* **ZIEL DER AUFGABE**
Aktualisiere im folgenden Text über Mutterschaft den Abschnitt von „In so eine Situation“ bis „gesellschaftlichen Rahmenbedingungen betreffen.“, indem du „Schwangerschaft“ durch „Geburt“ ersetzt.

Die Geschlechterrolle „Frau“ ist bereits eine Zumutung, aber die Mutterrolle stellt handfeste Grenzen auf. Wie schwierig die Lebenslage von Müttern sein kann und was das mit Patriarchat und Kapitalismus zu tun hat, das war mir nicht klar, bevor ich selbst Kinder hatte. Und ich war geschockt. Sehr geschockt, dass man als Mutter so derartig im Stich gelassen werden kann, ohne jegliche Konsequenz für den Vater, der keinen Unterhalt zahlt und so gut wie nie das Kind betreut. Weil sich ab und zu um das Kind zu kümmern zwar insofern schön ist, als dass wenigstens ein bisschen Vater-Kind-Bindung entsteht, aber es für die Mutter wegen der fehlenden Planbarkeit keine Entlastung in Bezug auf die Vereinbarkeit von Familie und Beruf darstellt. Zudem ist es eine zusätzliche Belastung, bis zur letzten Minute nicht zu wissen, ob ein Treffen stattfindet: sich mental darauf vorzubereiten, den Expartner zu treffen, Freizeitaktivitäten spontan absagen zu müssen, weil er doch nicht kommt, all das neben den ganzen anderen Stressoren, wie Armut, Stigma oder Überlastung, die das „So-richtig“-alleinerziehend-Sein mit sich bringt.
In so eine Situation können Männer einen einfach so bringen, und es gibt kein Instrument, wie wir als Gesellschaft damit umgehen. Sich nicht um die eigenen Kinder zu kümmern, keine Verantwortung für die Familie zu übernehmen, passt in das Bild, das wir uns von Vätern in dieser Gesellschaft machen. Am allerschlimmsten sind die Leute, die die Empörung darüber gar nicht verstehen, die irritiert sind: Als Mutter sei es doch sowieso unsere Aufgabe. Man hätte das Kind ja nicht bekommen müssen, wenn man sich jetzt nicht darum kümmern will. 50:50-Elternzeit? Völlig übertriebene Anspruchshaltung! Durch eine Schwangerschaft tun sich jede Menge Themen auf, sowohl die persönliche, die individuelle Entwicklung betreffende als auch Themen, die die eigene Position in der Gesellschaft und den Umgang mit den gesellschaftlichen Rahmenbedingungen betreffen.

* **EXTRAHIERTE AUFLISTUNG**
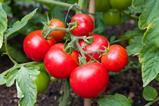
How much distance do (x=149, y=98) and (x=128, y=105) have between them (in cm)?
14

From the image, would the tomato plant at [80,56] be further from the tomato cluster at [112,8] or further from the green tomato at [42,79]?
the tomato cluster at [112,8]

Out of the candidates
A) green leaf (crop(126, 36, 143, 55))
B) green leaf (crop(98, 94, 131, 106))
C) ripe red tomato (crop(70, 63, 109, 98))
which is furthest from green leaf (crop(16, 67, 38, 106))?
green leaf (crop(126, 36, 143, 55))

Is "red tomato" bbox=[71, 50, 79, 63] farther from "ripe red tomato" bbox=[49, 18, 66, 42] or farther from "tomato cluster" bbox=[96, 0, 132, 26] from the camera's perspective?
"tomato cluster" bbox=[96, 0, 132, 26]

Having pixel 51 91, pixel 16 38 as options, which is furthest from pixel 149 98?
pixel 16 38

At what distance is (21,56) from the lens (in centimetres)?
155

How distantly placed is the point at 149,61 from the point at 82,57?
168 millimetres

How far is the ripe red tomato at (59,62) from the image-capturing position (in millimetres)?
1113

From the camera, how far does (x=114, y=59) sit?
1.11m

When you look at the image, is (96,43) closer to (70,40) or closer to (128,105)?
(70,40)

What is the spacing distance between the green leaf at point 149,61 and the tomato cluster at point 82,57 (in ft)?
0.25

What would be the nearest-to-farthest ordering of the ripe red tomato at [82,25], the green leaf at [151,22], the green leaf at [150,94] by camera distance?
1. the green leaf at [151,22]
2. the ripe red tomato at [82,25]
3. the green leaf at [150,94]

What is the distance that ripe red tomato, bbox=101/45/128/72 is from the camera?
111 centimetres

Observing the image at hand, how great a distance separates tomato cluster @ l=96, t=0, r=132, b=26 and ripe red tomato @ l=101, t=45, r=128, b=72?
0.23m

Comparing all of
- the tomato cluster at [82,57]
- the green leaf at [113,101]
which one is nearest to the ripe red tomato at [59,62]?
the tomato cluster at [82,57]
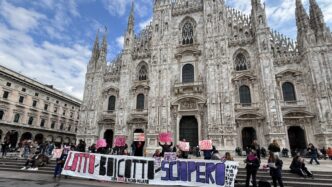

* **ANTWORT ZUR AUFGABE**
In so eine Situation können Männer einen einfach so bringen, und es gibt kein Instrument, wie wir als Gesellschaft damit umgehen. Sich nicht um die eigenen Kinder zu kümmern, keine Verantwortung für die Familie zu übernehmen, passt in das Bild, das wir uns von Vätern in dieser Gesellschaft machen. Am allerschlimmsten sind die Leute, die die Empörung darüber gar nicht verstehen, die irritiert sind: Als Mutter sei es doch sowieso unsere Aufgabe. Man hätte das Kind ja nicht bekommen müssen, wenn man sich jetzt nicht darum kümmern will. 50:50-Elternzeit? Völlig übertriebene Anspruchshaltung! Durch eine Geburt tun sich jede Menge Themen auf, sowohl die persönliche, die individuelle Entwicklung betreffende als auch Themen, die die eigene Position in der Gesellschaft und den Umgang mit den gesellschaftlichen Rahmenbedingungen betreffen.